Dirigeants, gouvernance / Lagardère / Amber Capital / Arnaud Lagardère
Dirigeants, gouvernance
Lagardère / Amber Capital / Arnaud Lagardère
Lagardère dans la nasse
Il fallait s’y attendre. Il y a quelques semaines le fonds activiste Amber Capital domicilié à Londres annonçait avoir franchi le seuil des 10 % du capital de Lagardère. Ce qui représentait un doublement de sa participation. Depuis on a appris qu’Arnaud Lagardère entendait coopter au conseil de surveillance du groupe, dont il ne détient que 7,3 % du capital, de fortes personnalités comme Nicolas Sarkozy et Guillaume Pépy afin de faire face à cette offensive et de s’assurer du soutien du Qatar qui détient 13,03 % du capital.

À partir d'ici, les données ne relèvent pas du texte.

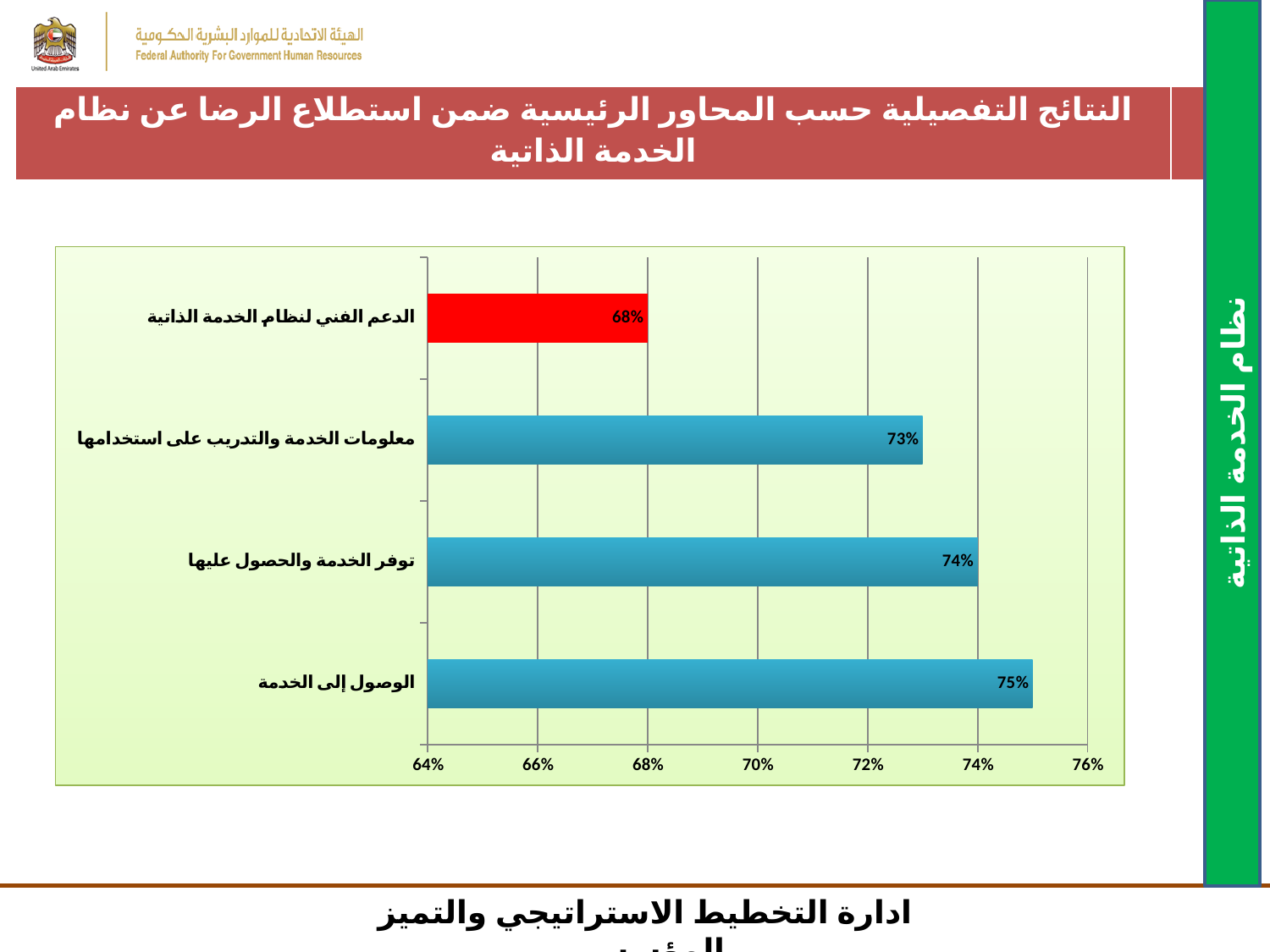
What is the value for توفر الخدمة والحصول عليها? 74% What is the difference between the values for الوصول إلى الخدمة and الدعم الفني لنظام الخدمة الذاتية? 7% What kind of chart is shown on the slide? bar chart Which bar is coloured red rather than blue? الدعم الفني لنظام الخدمة الذاتية Which category has the lowest value? الدعم الفني لنظام الخدمة الذاتية What is the value for معلومات الخدمة والتدريب على استخدامها? 73% Is the value for معلومات الخدمة والتدريب على استخدامها greater or less than 70%? greater What is the value for الدعم الفني لنظام الخدمة الذاتية? 68% How many categories are shown in the chart? 4 What is the value for الوصول إلى الخدمة? 75% Which is larger, the value for توفر الخدمة والحصول عليها or the value for معلومات الخدمة والتدريب على استخدامها? توفر الخدمة والحصول عليها Which category has the highest value? الوصول إلى الخدمة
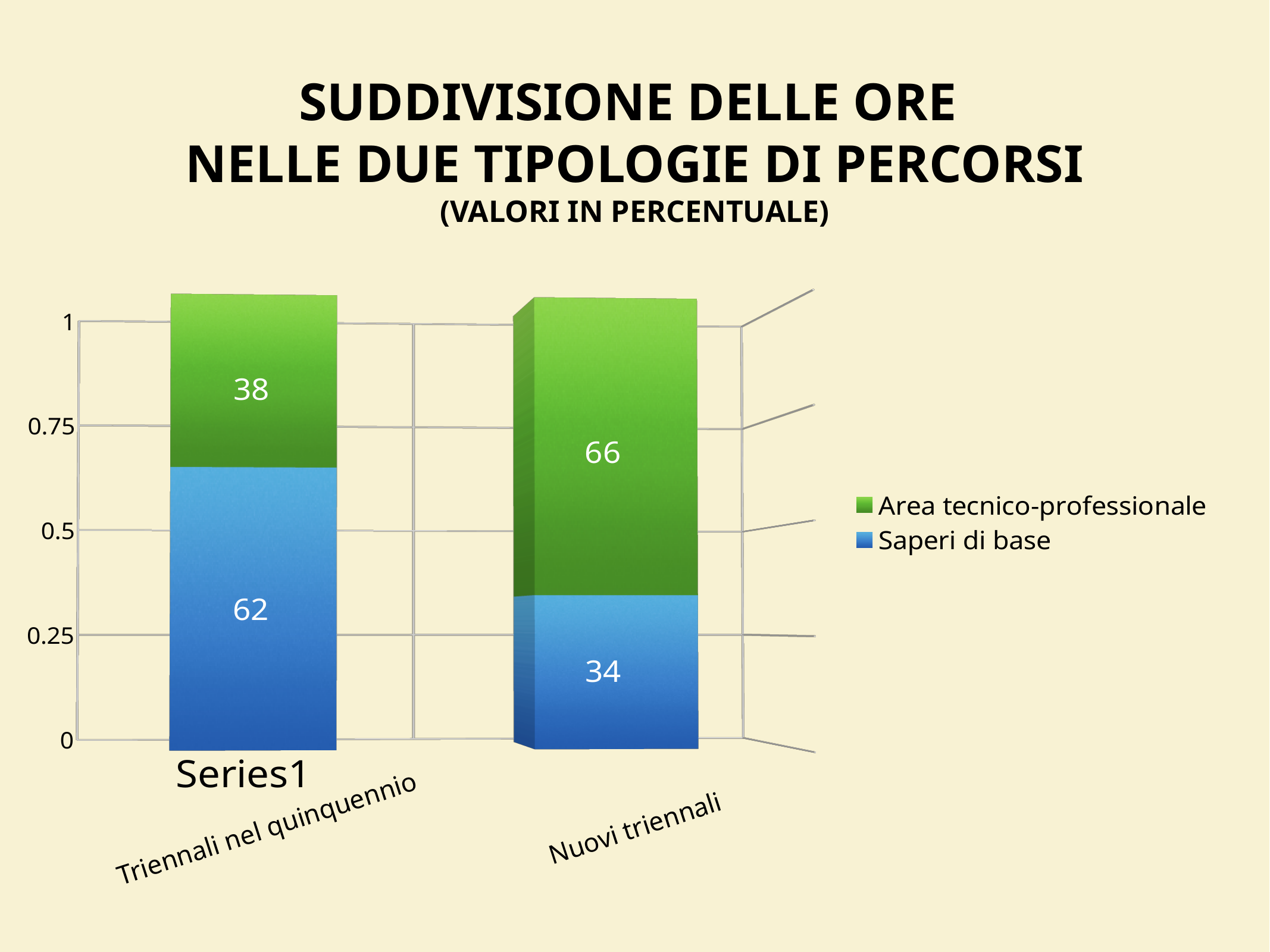
How many categories are shown on the x axis? 2 Is the Area tecnico-professionale value larger for Triennali nel quinquennio or for Nuovi triennali? Nuovi triennali What is the value of Saperi di base for Nuovi triennali? 34 What is the value of Area tecnico-professionale for Triennali nel quinquennio? 38 What is the difference between the Saperi di base values for Triennali nel quinquennio and Nuovi triennali? 28 What is the value of Area tecnico-professionale for Nuovi triennali? 66 What is the value of Saperi di base for Triennali nel quinquennio? 62 Which category has the higher value for Saperi di base? Triennali nel quinquennio How many series does the legend list? 2 Which colour represents Saperi di base in the legend? Blue Which category has the lower value for Area tecnico-professionale? Triennali nel quinquennio What kind of chart is shown on the slide? Stacked bar chart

Mais Joseph Oughourlian, le patron et fondateur d’Amber Capital n’est pas homme à se laisser impressionner, il a donc poursuivi ses achats, profitant de la baisse des cours du titre Lagardère, dont l’activité Travel Retail est impactée par la crise coronavirus. Il vient donc de déclarer avoir franchi en hausse, le 26 février, le seuil de 10 % des droits de vote de la société Lagardère et détenir, à cette date, 17 876 939 actions Lagardère, soit 13,63 % du capital et 10,19 % des droits de vote du groupe. Depuis il a encore complété cette participation et détient à ce jour 13,98 % du capital et 10,48 % des droits de vote de cette société.

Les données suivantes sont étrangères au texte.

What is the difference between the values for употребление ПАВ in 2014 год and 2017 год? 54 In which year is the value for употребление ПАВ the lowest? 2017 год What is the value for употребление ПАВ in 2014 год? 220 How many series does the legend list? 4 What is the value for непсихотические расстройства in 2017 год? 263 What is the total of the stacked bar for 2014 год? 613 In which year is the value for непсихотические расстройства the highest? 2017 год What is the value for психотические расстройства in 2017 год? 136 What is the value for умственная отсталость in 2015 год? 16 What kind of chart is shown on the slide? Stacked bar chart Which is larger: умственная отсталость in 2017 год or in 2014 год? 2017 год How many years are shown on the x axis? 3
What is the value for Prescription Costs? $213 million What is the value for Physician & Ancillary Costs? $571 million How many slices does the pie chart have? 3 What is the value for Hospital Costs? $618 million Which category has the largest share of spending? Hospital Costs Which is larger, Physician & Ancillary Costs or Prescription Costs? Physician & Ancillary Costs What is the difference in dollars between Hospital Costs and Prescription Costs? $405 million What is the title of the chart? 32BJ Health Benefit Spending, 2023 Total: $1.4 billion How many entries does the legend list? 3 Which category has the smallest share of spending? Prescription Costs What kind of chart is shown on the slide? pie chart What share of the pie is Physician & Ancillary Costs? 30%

Par le même courrier adressé à l’Autorité des Marchés Financiers, Amber Capital déclare se réserver d’accroître sa participation, en fonction des conditions de marché, tout en excluant d’acquérir le contrôle de Lagardère. Le fonds fait également la critique acerbe du statut de société en commandite qui protège Lagardère et demande que l’on revoie la gouvernance du groupe. Amber demande donc à ce qu’on lui accorde un ou plusieurs sièges au conseil de surveillance de Lagardère. Son but étant de transformer le groupe en société anonyme, de poursuivre la réorganisation du groupe autour de ses deux branches d’activités leaders mondiaux "Travel Retail" et "Publishing" et de maximiser la valorisation de ses ceux piliers du groupe.
Pour arriver à ses fins Amber Capital ne peut compter que sur une alliance de circonstance avec les Qataris. Mais l’arrivée de Nicolas Sarkozy au conseil de surveillance est faite pour les en dissuader. En revanche d’autres fonds détiennent des parts proches de 5 % au capital de Lagardère, qui pourraient voter les résolutions que ne manquera pas de déposer Amber. La bataille ne fait donc que commencer avec beaucoup d’incertitudes à la clé. Cela faisait longtemps que la question de la gouvernance d’un groupe français n’avait pas été pointée du doigt ainsi. Au point de devoir être réglée par l’assemblée générale des actionnaires.